Another area of my research interest is fate and differentiation of hematopoietic stem and progenitor cells in cardiovascular disease. Hematopoietic stem cells get activated after acute or chronic inflammation and give rise to exaggerated myelopoiesis. However, most hematopoietic stem cells (HSC) are quiescent, and it is currently unknown whether they respond to ischemic organ injury. We identified a CCR2+ HSC subset, which has fourfold higher proliferative rate than CCR2- HSC, as the most upstream contributor to myelopoiesis after myocardial infarction. CCR2+ HSC display bias towards the myeloid lineage and dominate the migratory HSC population after myocardial infarction and in steady-state. These data shed new light on the regulation of emergency hematopoiesis after ischemic injury and identify novel therapeutic targets to modulate leukocyte output after myocardial infarction.
Al Ghouleh Lab
Dr. Al Ghouleh’s lab is focused on the study of pulmonary hypertension, a devastating disease that currently has no treatment. An area of major focus is defining the mechanisms that underlie right ventricular phenotypic changes in this disease. As the disease progresses, extensive remodeling occurs in the blood vessels that compose the pulmonary circulation which leads to progressive increases in pulmonary vascular resistance. This in turn causes pressure overload on the right ventricle (RV) of the heart which undergoes remodeling as a result. Initially, RV remodeling is adaptive, but eventually becomes maladaptive and leads to RV failure. There is very little known about the pathways that drive this process. Dr. Al Ghouleh’s lab is focused on understanding these pathways. Their preliminary findings identified a signaling cascade involving the protein ERM binding phosphoprotein 50 (EBP50), also called NHE regulatory factor 1 (NHERF1), in this process. Current research is designed to test this pathway in the RV following pressure overload challenge and to delineate upstream and downstream molecules involved with a long-term focus on translating mechanistic insights into potential therapeutic strategies aimed at the RV.

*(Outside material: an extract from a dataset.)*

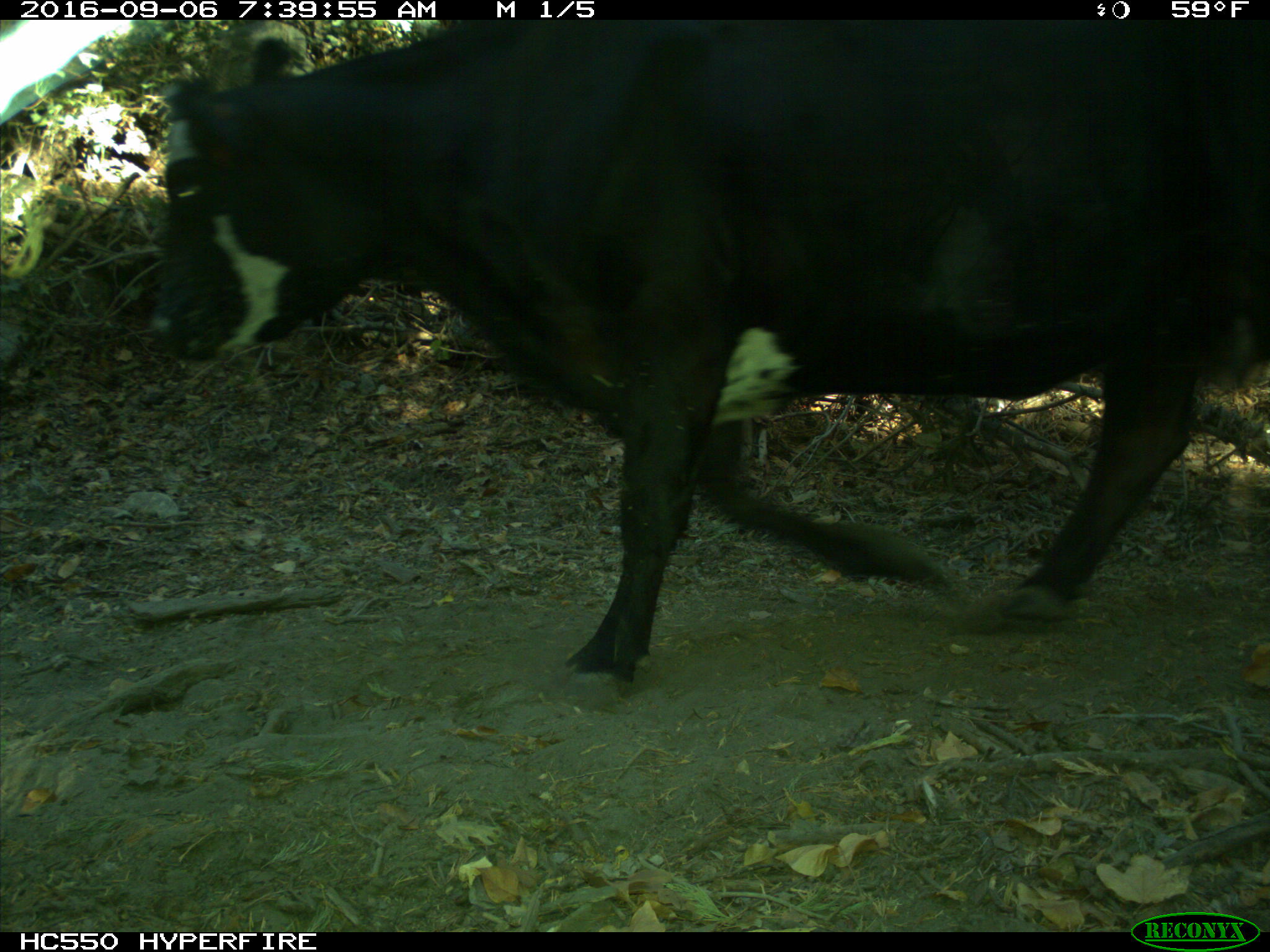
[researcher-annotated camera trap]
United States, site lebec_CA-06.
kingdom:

Dr. Rojas’ basic research is on the biology of lung injury and repair, especially in models of pulmonary fibrosis, acute lung injury and radiation. Dr. Rojas’ laboratory has produced pioneer work on the development of pre-clinical models for the use of bone marrow derived-MSC on acute and chronic injury. His novel area of research is the human ex vivo perfusion program, using human normal lungs and diseased lungs, studying the effect of novel therapies like stem cells, non-coding RNAs, small molecules as pre-clinical models for the implementation of new therapies for lung diseases. This protocol in combination of the collection of tissues samples from explanted lungs, has allowed his laboratory to build a program of organ/tissue collection from normal and disease lungs including scleroderma.
PI: Gregory Kato, MD
The Kato lab investigates molecular mechanisms and clinical-translational aspects of sickle cell disease. We are particularly interested in altered signaling in erythroid progenitor cells induced by heme-bound iron, including stimulation of placenta growth factor and consequent development of pulmonary hypertension. We also study new treatments for sickle cell disease, and we develop new platforms and methods to study sickle cell disease.